Not that I understood what she was laughing at either, or what a clubcard was, but I had just had so much fun meandering up and down the aisles after being two weeks on my own that I was enormously over-excited.
And I got so much stuff I didn’t need, and then came home and cooked a curry and ate it with rice as I sat at the television watching Girls.
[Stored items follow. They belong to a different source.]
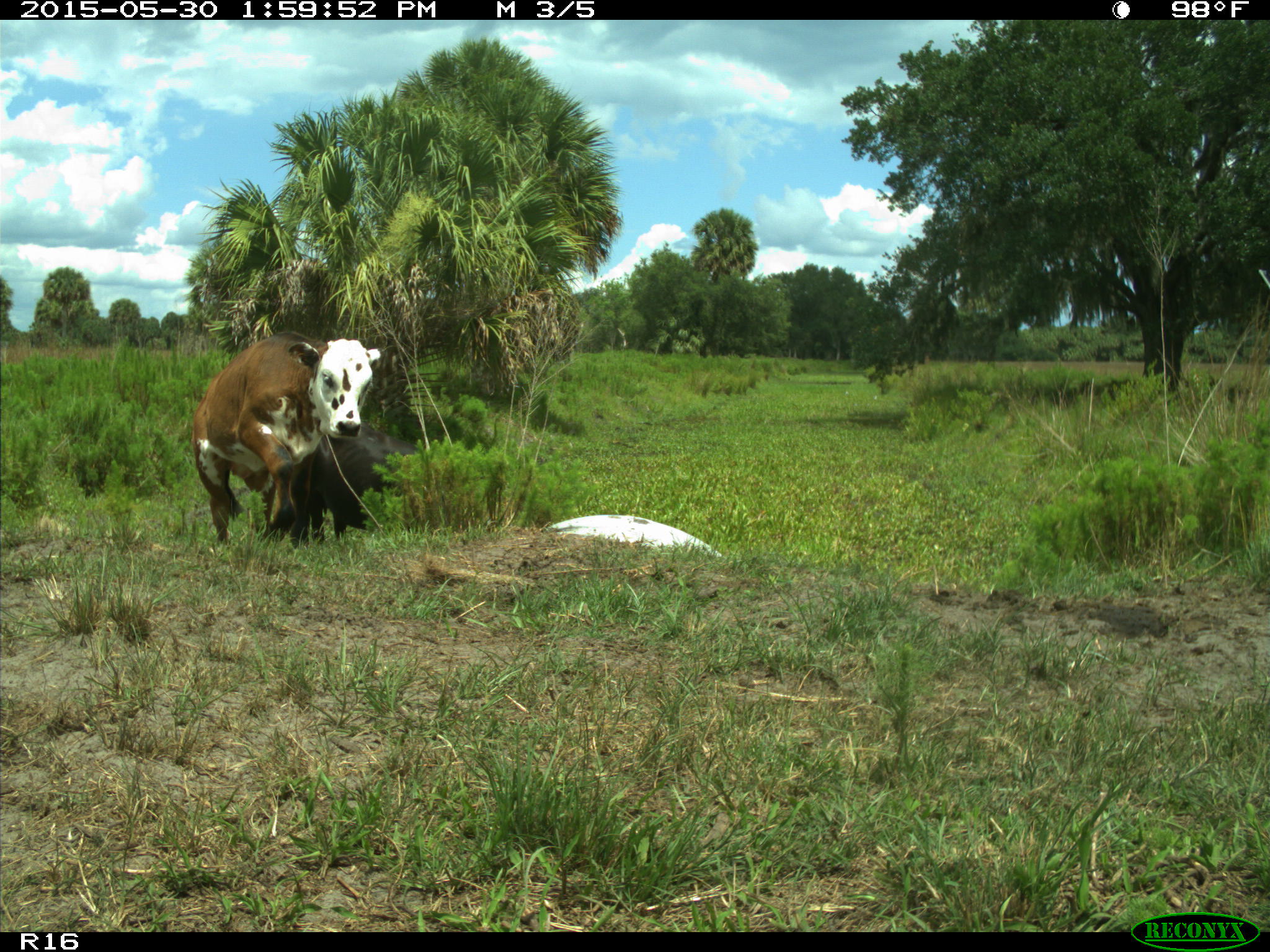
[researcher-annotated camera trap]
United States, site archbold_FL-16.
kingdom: Animalia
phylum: Chordata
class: Mammalia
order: Artiodactyla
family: Bovidae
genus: Bos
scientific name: Bos taurus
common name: domestic cow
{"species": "Bos taurus (domestic cow)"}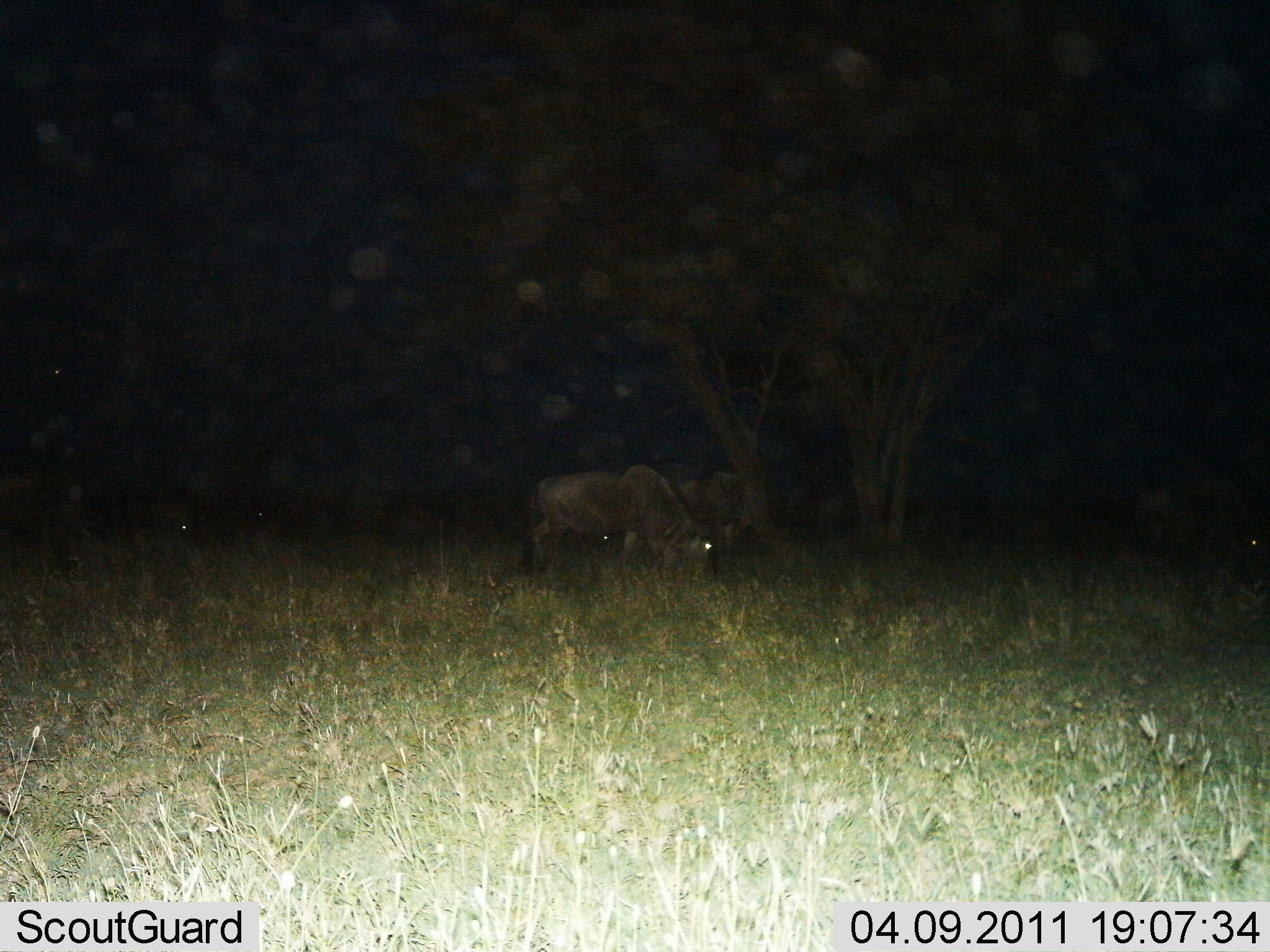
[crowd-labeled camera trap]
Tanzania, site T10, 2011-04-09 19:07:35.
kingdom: Animalia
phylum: Chordata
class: Mammalia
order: Artiodactyla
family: Bovidae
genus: Connochaetes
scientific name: Connochaetes taurinus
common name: blue wildebeest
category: wildebeest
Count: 2.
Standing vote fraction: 10%.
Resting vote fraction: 0%.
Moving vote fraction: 0%.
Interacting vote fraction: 0%.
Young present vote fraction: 0%.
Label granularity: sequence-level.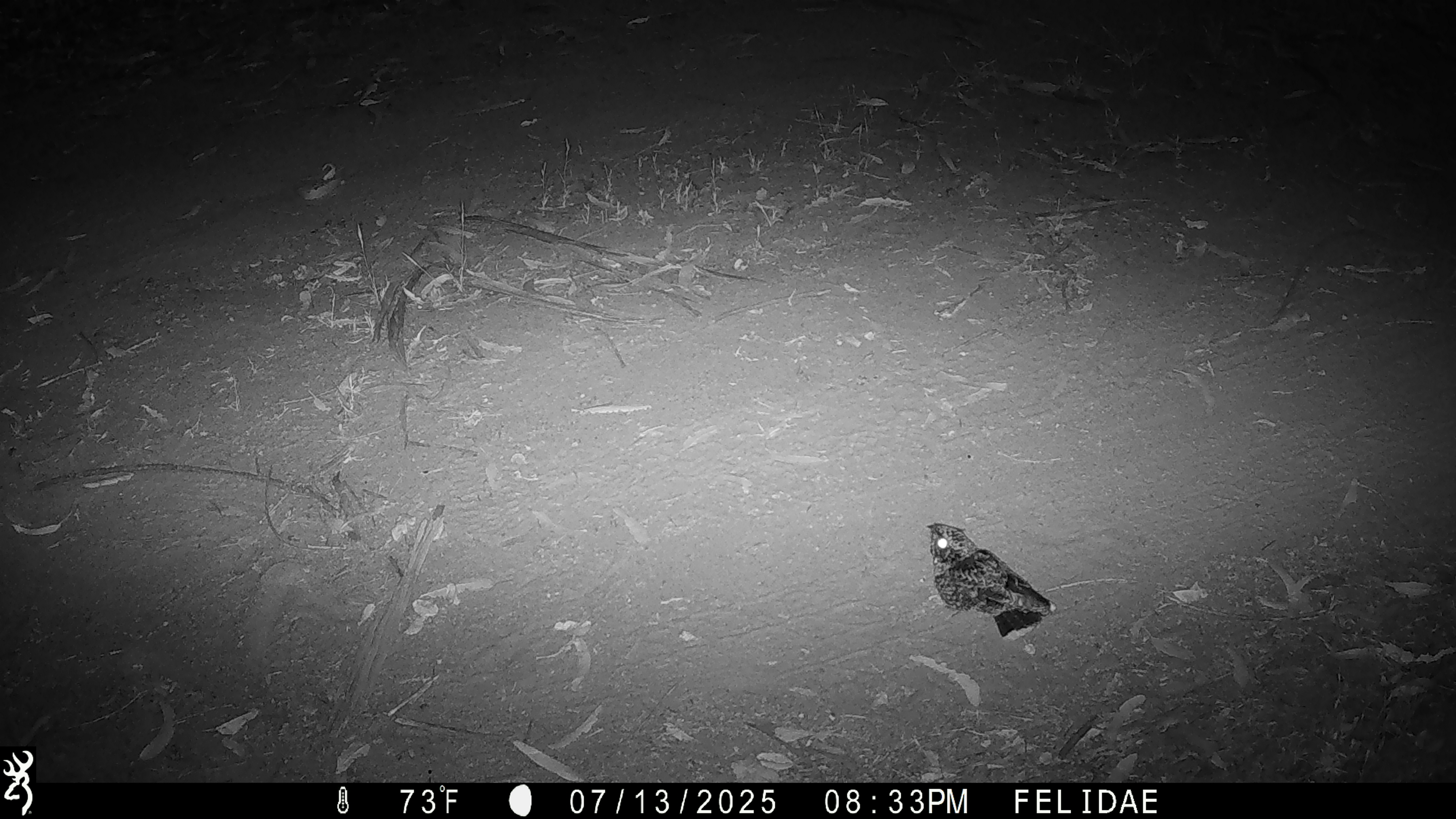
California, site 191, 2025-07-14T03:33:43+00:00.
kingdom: Animalia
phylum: Chordata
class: Aves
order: Caprimulgiformes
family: Caprimulgidae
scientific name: Caprimulgidae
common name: nightjar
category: unknown nightjar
Unknown nightjar (nightjar) (Caprimulgidae).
The cat was looking at me and whining as I ate. It was a devastating moment. I had not thought about her in Tesco. I had thought only of myself. And here she was like the reincarnation of some great teacher in a former lifetime, chastising me. She and I may have been together for endless lifetimes. She may have been my mother in a former life or I hers. She, I believe, was certainly my precious guru at some stage and now it was my responsibility to mind her. So I told her that, in the morning, I would go to the vet and get her a bag of Science Plan, her favourite dish. I apologised and said that, for now, I could only offer her some curry. I put a little curry and rice on her saucer. She turned her nose up once or twice, but eventually she dug in with such enthusiasm for the hot spices that I felt it was almost a confirmation that she was indeed my precious teacher in a former life in the wilds of Tamil Nadu, teaching dance perhaps to young classical singers dressed in saffron robes, their ankles adorned with jingling bells. Anything is possible, I thought. And I sat with her, the two of us, as happy as laughing Buddhas on the sofa watching FashionTV on the fifty-inch screen.
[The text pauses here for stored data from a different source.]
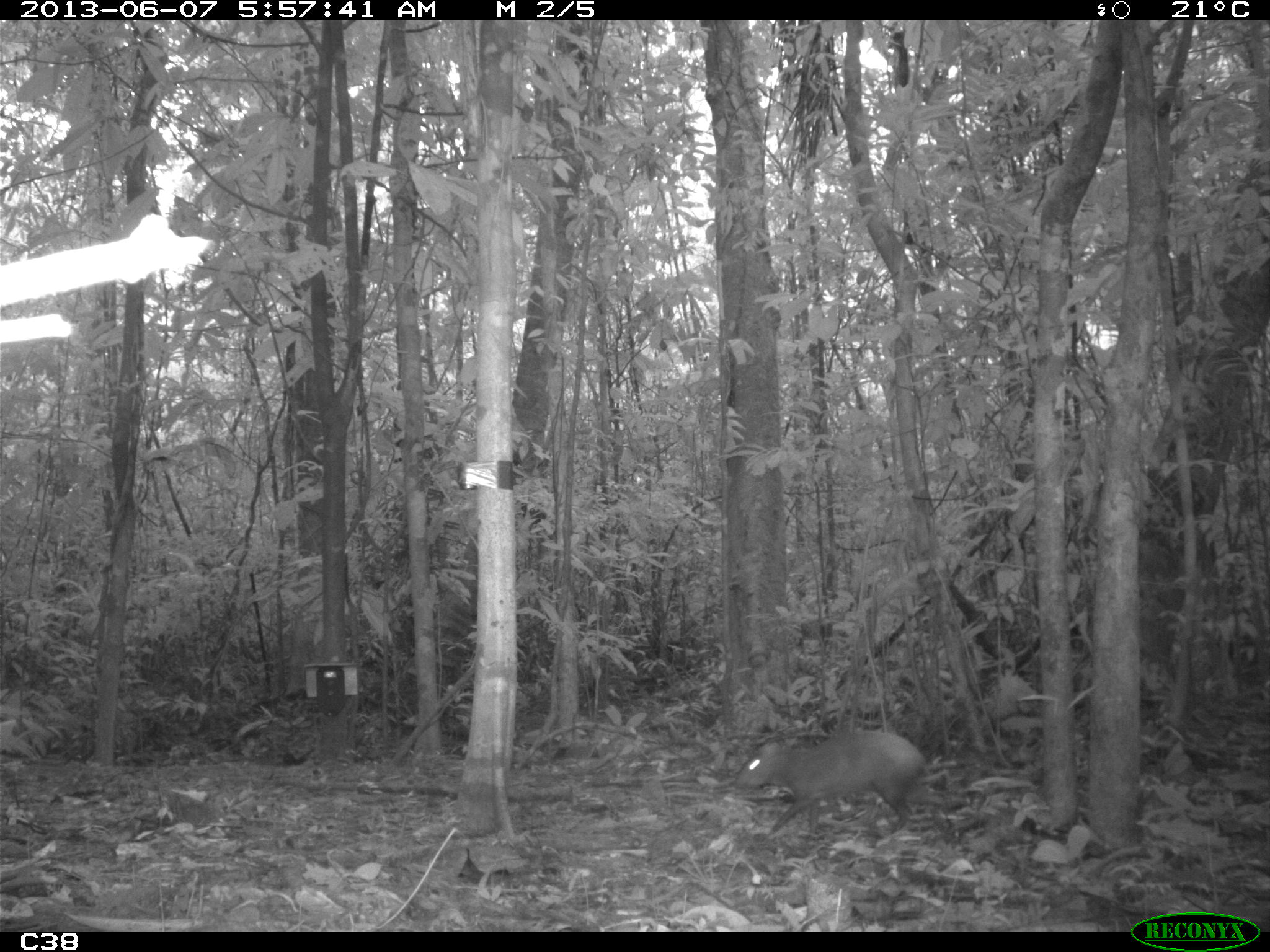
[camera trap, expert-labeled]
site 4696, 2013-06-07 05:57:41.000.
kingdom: Animalia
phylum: Chordata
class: Mammalia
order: Rodentia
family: Dasyproctidae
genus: Dasyprocta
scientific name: Dasyprocta leporina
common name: red-rumped agouti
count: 1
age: adult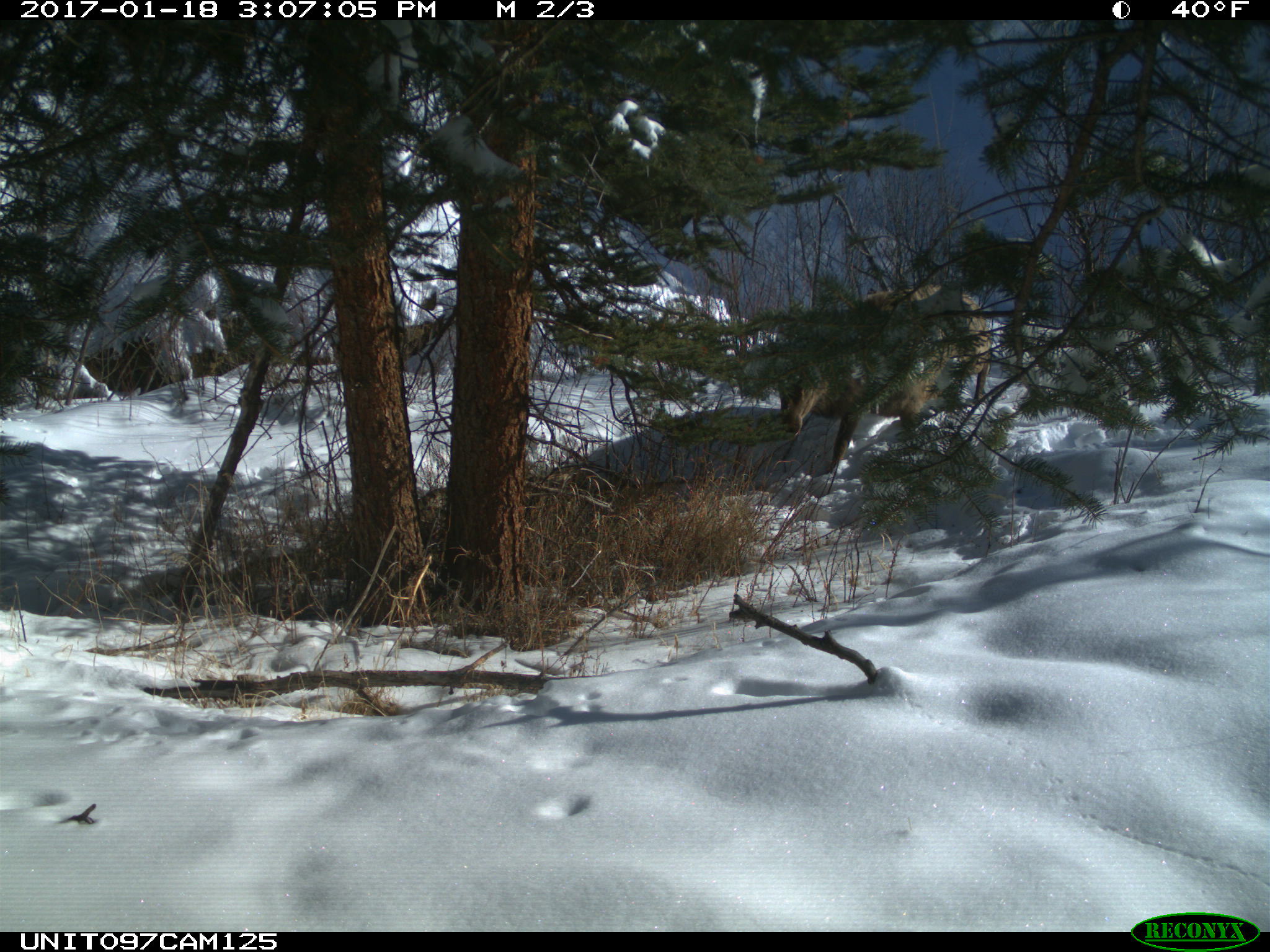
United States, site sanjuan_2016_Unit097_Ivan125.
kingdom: Animalia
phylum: Chordata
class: Mammalia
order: Artiodactyla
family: Cervidae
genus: Cervus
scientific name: Cervus elaphus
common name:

THE DAY MY mother was buried, I touched her photographs and her little diary as if I was holding her hand. I held a picture of her as a schoolchild on Bridge Street in Cavan. In it, she is holding a cat, just outside Johnny Donoghue’s house. Further up the street, there’s an upright Ford, the only car in the town, outside Flood’s shop. I held pictures of her walking along Patrick Street in Cork, a stylish woollen coat wrapped around her, flanked by other young women in their twenties. I could see she was having the time of her life back then, a manageress at the Metropole Hotel. In every picture, she laughs openly, her smile so loving and joyful that I am forced to ask if this is the same face that I saw on the pillow the night she died.